The Password Analyzer, the first feature you see when you log into your account, checks the time elapsed since you've created or entered each and every one of your passwords into your personal vault and brings to your attention the ones that have been there for a while. There's a handy Go to site button that lets you directly log into the account with the old password. Once you're in, you can use Cyclonis Password Manager's built-in Password Generator to create a new one that will be unique and impossible to guess. The generator lets you create a password that's strong, and, crucially, is not related in any way to your old one. When you're done with the change, Cyclonis Password Manager's browser extension will ask you if you would like to save the new data in your vault, and clicking the Update button completes the process. It's as simple as that.
In other words, the hassle of having to create tens of unique passwords every few weeks is gone. At the same time, the benefits of having fresh passwords that are strong and impossible to guess are there. So, this brings us back to the original question – Should you regularly update your passwords?

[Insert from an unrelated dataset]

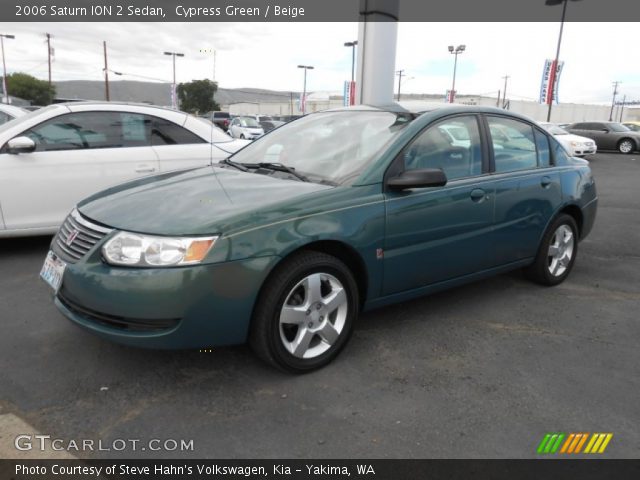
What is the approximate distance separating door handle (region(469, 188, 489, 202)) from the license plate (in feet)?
8.43

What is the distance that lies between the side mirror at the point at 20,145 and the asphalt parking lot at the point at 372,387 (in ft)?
4.99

Doing it can't guarantee that you'll be 100% safe. Nothing can. When a data breach happens, there are a number of things that come into play and determine whether or not your account will be compromised. These include how motivated the hacker is, how the vendor stores your password, and what security precautions it has in place. Whether or not your password has recently been changed might not necessarily be among the factors. When you have the convenience of a tool that significantly reduces the time and effort needed to change the old passwords for strong new ones, however, it makes sense to update them every once in a while.